I had thought the area south of us, Wialea was the Gold coast of Maui, but hotel rooms at Kapalua START at US$300!

Another area we visited was the Iao Valley State Park and the Iao needle (see picture). This needle rises 2250' above sea level and is the result of thousands of years of water pressure eroding volcanic rock. Hawaiians call the structure Kukaemoky, after the phallus of the sea god Kanaloa. The area is considered sacred as royalty were buried here in the past.

A driving trip with Marlene would not be complete without a shopping stop, and we did this at Whaler's Village, a very trendy area on the way home.

Friday, December 09, 2005

"Keeper of the Koi"

I receieved an opportunity to do a new job this week looking after the fish ponds and waterfalls here at Haggai. Since we are in our final two weeks, the chance to do something different is usually a good opportunity.

There are three fish ponds, five different areas of water and three waterfalls. Because of all the trees and foliage around the water, keeping them presentable is a challenge. Keeping the water levels in sync is also very important. The three fish ponds have a Japanese fish called "Koi". Thus the title "Keeper of the Koi" (these fish are supposedly very expensive - but I understand there is little demand and they are a variety of carp, so the expensive part could be a fish story??

The downside is I have to start work at 6:30am rather than 7:30, and you have to get right in the water to clean some of the debris, algae, and the like. After a couple of hours of this, my hands smell worse than they used to when we kept pigs. But as I tell my colleagues, this new experience will look good on my resume!

We are saying goodbye to partcipants this weekend, so the place is becoming very quiet. Some of the work projects that are now getting started are interesting. Jobs which cannot be completed when we have guests are the order of the day. One is "Spring cleaning" rooms. All furniture is removed, lanai (balcony) carpet is replaced if necessary, air conditioners are reconditioned, broadloom is shampooed, drapes are dry cleaned, and that's all before the ladies and housekeeping move in. Needless to say a room looks quite fresh when the process is completed.

Last night was convocation and our last opportunity to experience this event. Marlene and I had a nice chat with a fellow from India, who explaining to us, that because we have four daughters, and because I have a dimple in my chin, our third daughter will look after us in our old age?? Maybe I missed part of his explanation Amy, but you better get prepared anyway!

### Data section
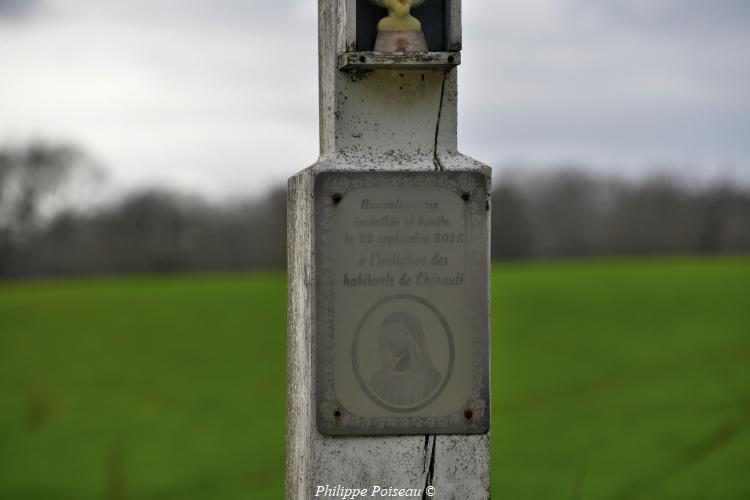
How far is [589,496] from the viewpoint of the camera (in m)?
6.44

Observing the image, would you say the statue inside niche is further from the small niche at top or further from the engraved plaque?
the engraved plaque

### Your instructions
Using the Maui blog above:
(a) How high above sea level does the Iao needle rise?
(b) At what time does the fish pond job require the writer to start work?
(c) How many waterfalls are there at Haggai?

### Output for this task
(a) 2250 feet
(b) 6:30am
(c) Three